Cloud Pak for Data

 View Only
  • 1.  ICPD installation gets stuck with GulsterFS

    Posted Fri May 31, 2019 09:04 AM
    Hello everybody,

    I'm trying to setup a 3-node ICPD cluster on Centos systems and get stuck in the step with the basic ICP setup. I tried to solve this with IBM Partner Support, but unfortunately, ICP for data is not supported through PartnerWorld. (Btw., @IBM: when will that change?)

    This is the error I get:

    TASK [image-registry-check : Creating registry storage directory] **************
    ok: [10.x.x.1]
    ok: [10.x.x.2]
    ok: [10.x.x.3]

    TASK [image-registry-check : Creating registry storage check file] *************
    changed: [10.x.x.1]

    TASK [image-registry-check : Checking if set the shared storage for registry or not] ***
    ok: [10.x.x.1]
    fatal: [10.x.x.2]: FAILED! => changed=false
    elapsed: 120
    msg: Please set a shared storage for image registry /var/lib/registry and continue installation
    fatal: [10.x.x.3]: FAILED! => changed=false
    elapsed: 120
    msg: Please set a shared storage for image registry /var/lib/registry and continue installation

    NO MORE HOSTS LEFT *************************************************************
    ...
    Failed running task 'InstallICP : Install ICP' on the node with ip 10.x.x.1

    In the corresponding GlusterFS log it says:

    [2019-05-...] I [socket.c:348:ssl_setup_connection] 0-glusterfs: peer CN = server
    [2019-05-...] I [socket.c:351:ssl_setup_connection] 0-glusterfs: SSL verification succeeded (client: )
    [2019-05-...] E [glusterfsd-mgmt.c:1779:mgmt_getspec_cbk] 0-glusterfs: failed to get the 'volume file' from server
    [2019-05-...] E [glusterfsd-mgmt.c:1879:mgmt_getspec_cbk] 0-mgmt: failed to fetch volume file (key:/image-manager)
    [2019-05-...] W [glusterfsd.c:1332:cleanup_and_exit] (-->/lib64/libgfrpc.so.0(rpc_clnt_handle_reply+0x90) [0x7fc070d21880] -->/usr/sbin/glusterfs(mgmt_getspec_cbk+0x536) [0x55a3d4b49786] -->/usr/sbin/glusterfs(cleanup_and_exit+0x6b) [0x55a3d4b42e4b] ) 0-: received signum (0), shutting down
    [2019-05-...] I [fuse-bridge.c:5802:fini] 0-fuse: Unmounting '/var/lib/registry'.

    GlusterFS was being installed by ICPD setup. Has anybody seen this error before?
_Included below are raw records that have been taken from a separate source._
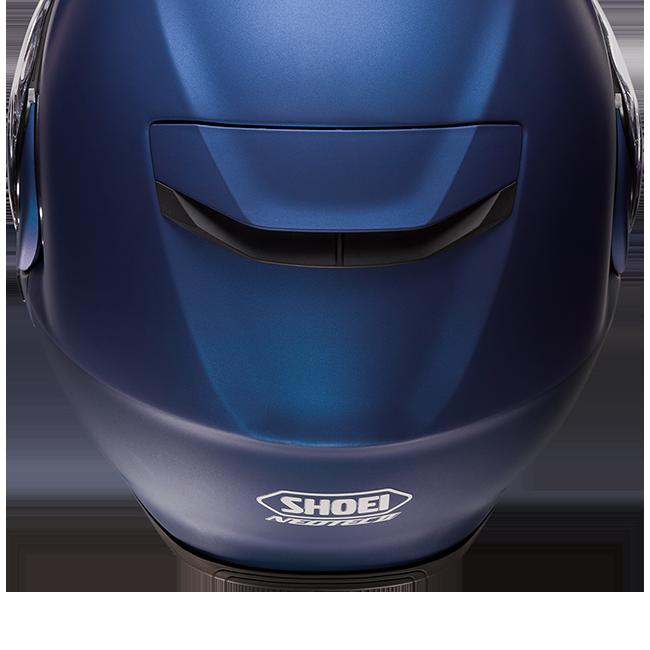 Shoei Neotec II Aerodynamics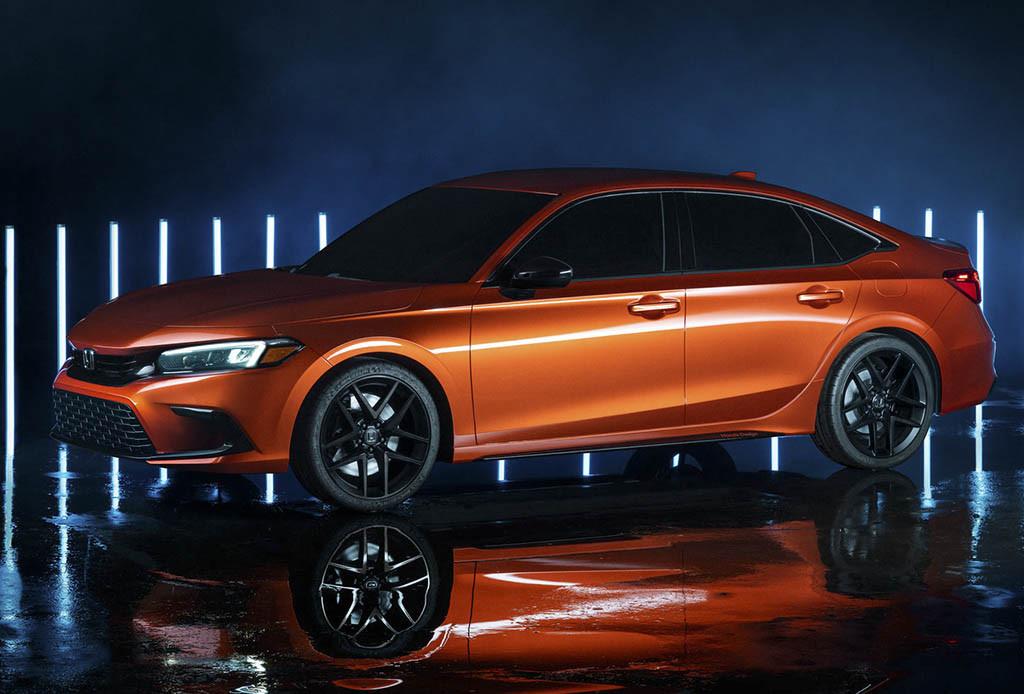 2022-Honda-Civic-Prototype-8.jpg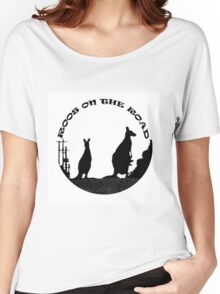 ROOS ON THE ROAD Women's Relaxed Fit T-Shirt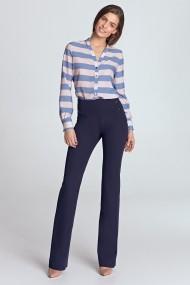 Pantaloni Nife SD34 Violet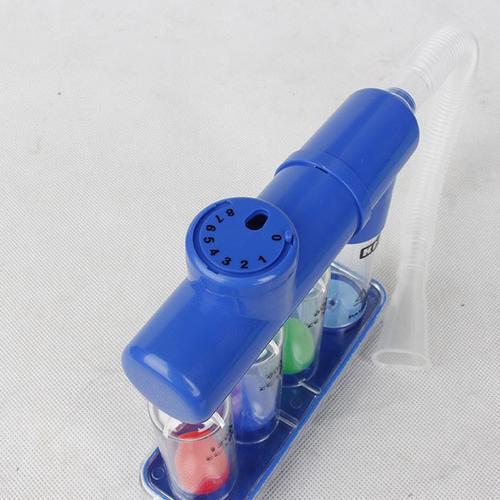 呼吸訓練器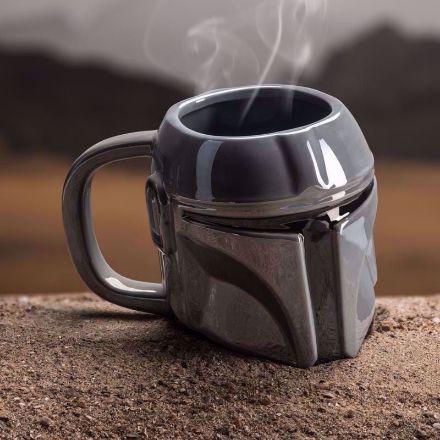 Star Wars - Kubek 3D Mandalorian  kubek w kształcie hełmu mandaloriana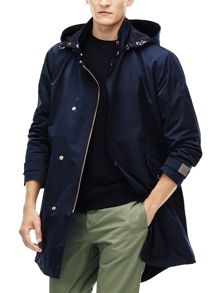 Lacoste Hooded Waterproof Parka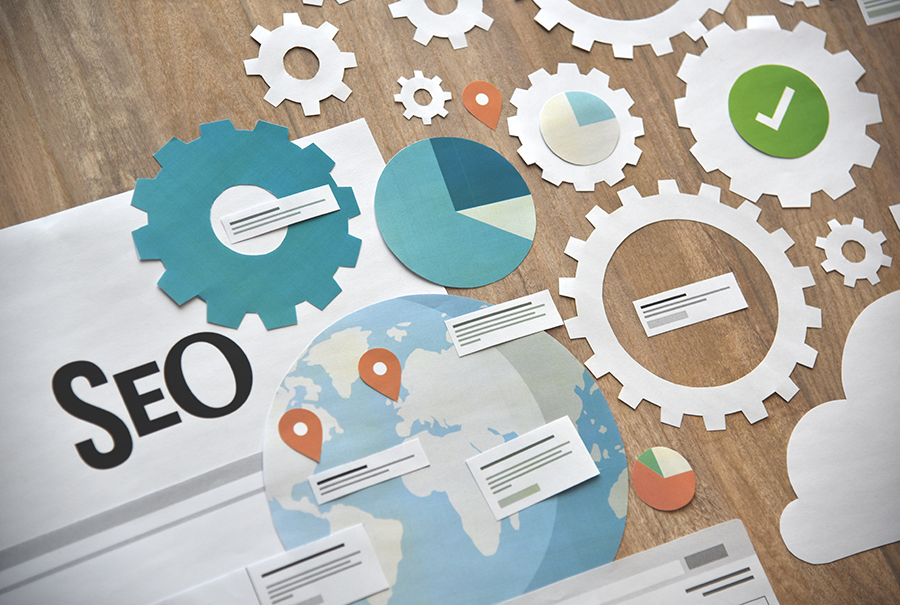 Operator Web, web marketing e progettazione siti web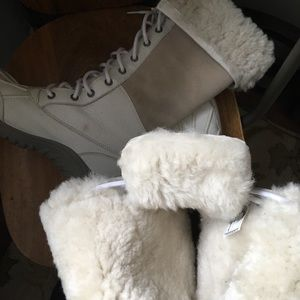 UGG Shoes - UGG boots. Off white color of leather and fur.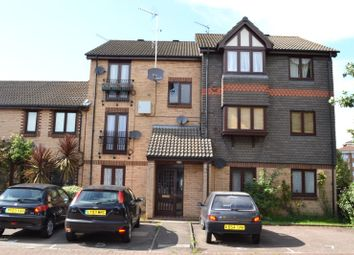 Thumbnail 1 bed flat to rent in Woodrush Close, New Cross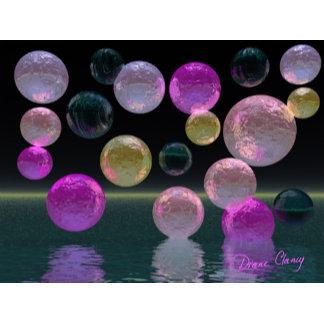 Night Jewels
Or maybe a hint for solving this?

    Thanks in advance





    ------------------------------
    Bernd Künnen

    ------------------------------

    #CloudPakforDataGroup


  • 2.  RE: ICPD installation gets stuck with GulsterFS

    Posted Fri May 31, 2019 09:42 AM
    Solved the problem, but maybe not the cause. Digging into the glusterfs documentation, I found out that (for reasons unknown) the ICPD setup missed/failed to create the shared volume on glusterfs. So this is the workaround if the error occurs:

    1. make sure glusterfs is in sync:
      gluster volume sync host0[1,2,3]
    2. on one gluster member, create the volume & start it:
      #create volume
      gluster volume create registry replica 3 transport tcp host01:/data/registry host02:/data/registry host03:/data/registry
      #start volume
      gluster volume start registry
      #check
      gluster volume status all
    3. on all gluster members, mount the volume:
      mount -t glusterfs host01:/registry /var/lib/registry
    Worked for me; the following try the setup went over the glusterfs step with no problem. If anybody has an idea what was the cause or what needs to be fixed in the installation script, please let us know.

    ------------------------------
    Best regards
    Bernd Künnen
    ------------------------------



  • 3.  RE: ICPD installation gets stuck with GulsterFS

    Posted Mon June 03, 2019 04:30 AM
    Came across another error after fixing the glusterfs:

    TASK [master : Waiting for Kubernetes to start] ********************************
    ok: [10.x.x.x]
    fatal: [10.x.x.y]: FAILED! => changed=false
      elapsed: 600
      msg: Seems Kubernetes apiserver did not start properly, please check it on master nodes.
    fatal: [10.x.x.z]: FAILED! => changed=false
      elapsed: 600
      msg: Seems Kubernetes apiserver did not start properly, please check it on master nodes.

    For reasons unknown the script didn't setup the docker service script right on the remote hosts.
    File: /usr/lib/systemd/system/docker.service
    Diff:
    -- ExecStart=/usr/bin/dockerd
    ++ ExecStart=/usr/bin/dockerd --exec-opt native.cgroupdriver=systemd

    Plus commands:
    systemctl daemon-reload
    service docker restart

    Just in case this may be helpful for somebody.

    ------------------------------
    Regards
    Bernd Künnen
    ------------------------------